A consistent message about recycling ensures people are aware of the program and keeps the momentum going strong even after the initial excitement wears off.
It’s important for customers to track how well the recycling program is working — or not working. By tracking the progress over a period of time, end users can see how much aluminum, cardboard, glass and paper has been collected. Posting a chart of the results in a common area where everyone can view the information encourages participation. It’s also not a bad idea to list expectations and goals ahead of time to give building occupants something to work toward, says Nagel.
Jan/san distributors say many of their customers have started looking closely at what they are throwing away.
Many of Nourse’s customers have taken a conscious approach to how their materials are packaged and consider how those products are disposed.
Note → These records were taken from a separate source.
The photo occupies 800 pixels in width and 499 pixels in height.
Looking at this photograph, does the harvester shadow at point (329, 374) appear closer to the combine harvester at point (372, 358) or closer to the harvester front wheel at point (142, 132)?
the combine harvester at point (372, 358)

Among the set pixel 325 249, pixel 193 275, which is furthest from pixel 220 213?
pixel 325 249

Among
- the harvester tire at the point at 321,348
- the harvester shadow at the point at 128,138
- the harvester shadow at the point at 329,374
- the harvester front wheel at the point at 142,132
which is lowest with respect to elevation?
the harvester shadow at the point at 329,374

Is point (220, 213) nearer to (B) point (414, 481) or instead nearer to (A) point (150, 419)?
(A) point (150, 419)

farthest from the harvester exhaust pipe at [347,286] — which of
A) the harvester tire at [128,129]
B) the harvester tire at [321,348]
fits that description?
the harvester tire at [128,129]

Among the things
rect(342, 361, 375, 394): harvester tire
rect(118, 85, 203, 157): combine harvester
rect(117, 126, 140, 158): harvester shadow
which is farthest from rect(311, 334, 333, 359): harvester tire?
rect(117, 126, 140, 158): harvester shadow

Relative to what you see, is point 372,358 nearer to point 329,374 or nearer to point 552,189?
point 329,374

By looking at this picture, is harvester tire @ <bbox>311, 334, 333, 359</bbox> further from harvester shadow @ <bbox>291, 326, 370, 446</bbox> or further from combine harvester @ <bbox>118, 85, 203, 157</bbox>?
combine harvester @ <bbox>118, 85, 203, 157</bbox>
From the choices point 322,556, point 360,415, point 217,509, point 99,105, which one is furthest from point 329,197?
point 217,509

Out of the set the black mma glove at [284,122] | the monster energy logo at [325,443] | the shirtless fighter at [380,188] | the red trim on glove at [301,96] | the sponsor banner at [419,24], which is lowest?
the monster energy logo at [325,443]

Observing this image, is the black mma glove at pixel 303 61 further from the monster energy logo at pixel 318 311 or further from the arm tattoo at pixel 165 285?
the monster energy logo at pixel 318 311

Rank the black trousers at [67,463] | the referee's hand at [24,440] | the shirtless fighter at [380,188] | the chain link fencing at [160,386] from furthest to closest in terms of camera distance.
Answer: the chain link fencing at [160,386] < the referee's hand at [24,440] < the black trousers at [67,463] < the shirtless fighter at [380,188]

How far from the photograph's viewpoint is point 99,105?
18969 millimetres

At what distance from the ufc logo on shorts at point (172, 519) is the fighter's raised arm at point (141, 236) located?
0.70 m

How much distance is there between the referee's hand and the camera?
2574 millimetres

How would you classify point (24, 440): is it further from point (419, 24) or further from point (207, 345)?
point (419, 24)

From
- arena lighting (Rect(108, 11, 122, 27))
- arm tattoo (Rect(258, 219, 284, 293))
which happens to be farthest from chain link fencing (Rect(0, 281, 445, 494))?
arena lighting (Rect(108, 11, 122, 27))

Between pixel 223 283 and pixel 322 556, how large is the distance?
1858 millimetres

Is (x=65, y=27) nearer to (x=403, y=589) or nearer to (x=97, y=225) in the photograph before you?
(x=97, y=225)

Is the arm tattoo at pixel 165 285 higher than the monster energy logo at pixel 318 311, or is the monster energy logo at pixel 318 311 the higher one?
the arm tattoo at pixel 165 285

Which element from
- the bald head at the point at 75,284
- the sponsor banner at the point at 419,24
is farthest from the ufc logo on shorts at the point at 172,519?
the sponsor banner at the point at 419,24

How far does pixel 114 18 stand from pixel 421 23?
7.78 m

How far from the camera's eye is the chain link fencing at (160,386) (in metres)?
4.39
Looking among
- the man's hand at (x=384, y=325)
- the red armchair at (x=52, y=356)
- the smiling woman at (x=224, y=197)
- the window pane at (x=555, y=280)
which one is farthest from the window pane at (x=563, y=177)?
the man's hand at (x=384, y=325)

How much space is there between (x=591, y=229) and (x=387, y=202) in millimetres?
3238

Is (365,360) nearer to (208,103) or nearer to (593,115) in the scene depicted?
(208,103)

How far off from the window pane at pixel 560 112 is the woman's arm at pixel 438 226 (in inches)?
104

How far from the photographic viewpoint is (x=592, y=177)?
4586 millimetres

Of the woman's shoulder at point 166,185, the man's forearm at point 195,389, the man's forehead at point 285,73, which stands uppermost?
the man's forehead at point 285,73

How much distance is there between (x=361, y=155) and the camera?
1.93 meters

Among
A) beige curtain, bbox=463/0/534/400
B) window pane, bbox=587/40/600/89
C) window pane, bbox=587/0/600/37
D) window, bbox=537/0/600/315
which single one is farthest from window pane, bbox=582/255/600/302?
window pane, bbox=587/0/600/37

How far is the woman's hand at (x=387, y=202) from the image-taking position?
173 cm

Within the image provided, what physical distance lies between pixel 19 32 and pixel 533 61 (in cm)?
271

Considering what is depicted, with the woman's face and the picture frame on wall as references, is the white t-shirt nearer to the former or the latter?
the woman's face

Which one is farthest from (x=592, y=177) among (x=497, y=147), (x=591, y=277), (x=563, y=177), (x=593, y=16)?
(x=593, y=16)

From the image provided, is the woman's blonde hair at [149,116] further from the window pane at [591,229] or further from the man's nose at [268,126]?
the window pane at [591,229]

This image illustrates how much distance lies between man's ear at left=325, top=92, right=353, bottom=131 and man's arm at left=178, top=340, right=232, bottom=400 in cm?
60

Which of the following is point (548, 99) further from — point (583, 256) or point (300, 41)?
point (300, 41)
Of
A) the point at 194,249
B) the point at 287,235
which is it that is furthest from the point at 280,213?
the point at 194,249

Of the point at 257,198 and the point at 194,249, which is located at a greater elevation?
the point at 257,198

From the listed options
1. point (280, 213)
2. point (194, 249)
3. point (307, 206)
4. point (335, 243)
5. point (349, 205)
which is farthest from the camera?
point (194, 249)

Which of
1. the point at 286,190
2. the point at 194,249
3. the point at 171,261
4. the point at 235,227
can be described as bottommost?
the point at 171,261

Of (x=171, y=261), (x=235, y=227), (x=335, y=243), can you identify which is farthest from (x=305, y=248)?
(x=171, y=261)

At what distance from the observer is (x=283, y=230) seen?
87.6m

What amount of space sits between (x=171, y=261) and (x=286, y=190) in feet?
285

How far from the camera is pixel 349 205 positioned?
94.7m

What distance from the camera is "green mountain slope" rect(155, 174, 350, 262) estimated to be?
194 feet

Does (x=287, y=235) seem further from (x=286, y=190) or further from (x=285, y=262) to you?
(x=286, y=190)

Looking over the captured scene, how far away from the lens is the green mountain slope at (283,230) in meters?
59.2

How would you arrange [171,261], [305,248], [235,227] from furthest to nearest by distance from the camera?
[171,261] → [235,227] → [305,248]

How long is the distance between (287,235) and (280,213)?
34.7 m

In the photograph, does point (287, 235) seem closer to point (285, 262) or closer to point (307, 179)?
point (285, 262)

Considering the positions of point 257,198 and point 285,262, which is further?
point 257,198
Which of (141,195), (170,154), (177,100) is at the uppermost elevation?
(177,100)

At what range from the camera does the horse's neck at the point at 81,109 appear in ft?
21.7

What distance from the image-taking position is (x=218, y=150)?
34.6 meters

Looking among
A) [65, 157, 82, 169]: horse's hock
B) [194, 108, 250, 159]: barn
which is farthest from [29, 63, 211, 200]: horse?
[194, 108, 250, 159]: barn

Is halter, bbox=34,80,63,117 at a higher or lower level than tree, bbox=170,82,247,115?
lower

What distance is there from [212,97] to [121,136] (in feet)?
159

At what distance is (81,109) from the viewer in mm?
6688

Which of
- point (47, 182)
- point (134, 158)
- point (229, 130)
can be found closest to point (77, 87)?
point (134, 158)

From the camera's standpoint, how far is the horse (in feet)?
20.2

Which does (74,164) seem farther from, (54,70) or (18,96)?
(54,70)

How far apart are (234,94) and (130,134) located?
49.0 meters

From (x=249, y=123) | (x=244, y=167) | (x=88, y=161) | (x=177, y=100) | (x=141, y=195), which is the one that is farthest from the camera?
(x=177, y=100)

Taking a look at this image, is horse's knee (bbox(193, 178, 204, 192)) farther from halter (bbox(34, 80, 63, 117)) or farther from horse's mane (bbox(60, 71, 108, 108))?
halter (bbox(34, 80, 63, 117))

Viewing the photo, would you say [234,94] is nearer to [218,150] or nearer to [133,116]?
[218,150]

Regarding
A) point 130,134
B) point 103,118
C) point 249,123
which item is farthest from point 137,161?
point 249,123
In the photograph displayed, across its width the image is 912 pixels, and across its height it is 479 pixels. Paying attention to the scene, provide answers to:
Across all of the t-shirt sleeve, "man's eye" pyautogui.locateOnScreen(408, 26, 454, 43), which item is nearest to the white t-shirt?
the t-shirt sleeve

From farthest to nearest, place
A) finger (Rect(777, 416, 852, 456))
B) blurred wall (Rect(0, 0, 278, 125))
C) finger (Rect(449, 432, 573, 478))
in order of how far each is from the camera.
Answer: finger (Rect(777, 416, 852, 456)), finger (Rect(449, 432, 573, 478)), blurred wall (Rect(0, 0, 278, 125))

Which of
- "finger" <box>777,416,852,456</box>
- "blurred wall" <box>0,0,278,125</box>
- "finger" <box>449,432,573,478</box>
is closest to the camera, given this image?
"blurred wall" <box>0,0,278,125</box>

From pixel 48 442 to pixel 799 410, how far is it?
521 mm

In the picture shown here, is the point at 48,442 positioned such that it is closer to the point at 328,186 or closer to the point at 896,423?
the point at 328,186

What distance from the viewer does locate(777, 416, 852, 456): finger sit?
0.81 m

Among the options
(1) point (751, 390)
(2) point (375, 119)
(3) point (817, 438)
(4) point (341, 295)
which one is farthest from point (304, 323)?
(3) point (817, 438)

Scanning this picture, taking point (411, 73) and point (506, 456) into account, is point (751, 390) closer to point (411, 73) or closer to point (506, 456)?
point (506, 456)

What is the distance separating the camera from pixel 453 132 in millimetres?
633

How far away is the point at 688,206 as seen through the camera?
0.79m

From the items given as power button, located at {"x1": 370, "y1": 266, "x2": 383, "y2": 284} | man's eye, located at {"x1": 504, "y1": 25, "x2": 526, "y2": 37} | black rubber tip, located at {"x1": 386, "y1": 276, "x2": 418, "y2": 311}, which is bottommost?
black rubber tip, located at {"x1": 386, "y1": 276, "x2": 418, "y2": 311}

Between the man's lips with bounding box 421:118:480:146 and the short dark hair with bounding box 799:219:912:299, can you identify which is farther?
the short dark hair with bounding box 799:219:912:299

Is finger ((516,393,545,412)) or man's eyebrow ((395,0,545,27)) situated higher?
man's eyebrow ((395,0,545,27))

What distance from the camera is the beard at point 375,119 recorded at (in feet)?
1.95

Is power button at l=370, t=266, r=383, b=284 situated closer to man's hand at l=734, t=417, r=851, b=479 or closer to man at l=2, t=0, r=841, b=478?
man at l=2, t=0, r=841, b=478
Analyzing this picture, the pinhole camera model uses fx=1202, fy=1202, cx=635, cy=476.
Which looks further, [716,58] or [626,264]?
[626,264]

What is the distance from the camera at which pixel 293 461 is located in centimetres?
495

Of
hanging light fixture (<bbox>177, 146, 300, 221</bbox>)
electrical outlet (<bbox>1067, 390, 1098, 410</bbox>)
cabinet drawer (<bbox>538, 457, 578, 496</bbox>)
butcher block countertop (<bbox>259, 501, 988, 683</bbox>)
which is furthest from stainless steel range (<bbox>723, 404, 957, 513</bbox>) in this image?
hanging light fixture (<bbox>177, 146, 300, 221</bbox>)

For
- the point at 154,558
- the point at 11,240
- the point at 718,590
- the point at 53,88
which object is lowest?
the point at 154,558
End users are asking about concentrated cleaning supplies, which minimize packaging material, meaning less trash to throw away and ultimately fewer dollars spent on disposal fees, says Nourse.
Recycling takes extra effort and requires an investment of time, money and resources. But the benefits to the workplace environment, company’s bottom line and the planet make it worth all the hassle.
“We need to be thinking about the future generations that will take over,” says Johnson. “We need to care about how we treat the environment and make sure we don’t turn it into an eyesore or ruin it altogether.”
Becky Bergman is a freelance writer based in Mooresville, N.C.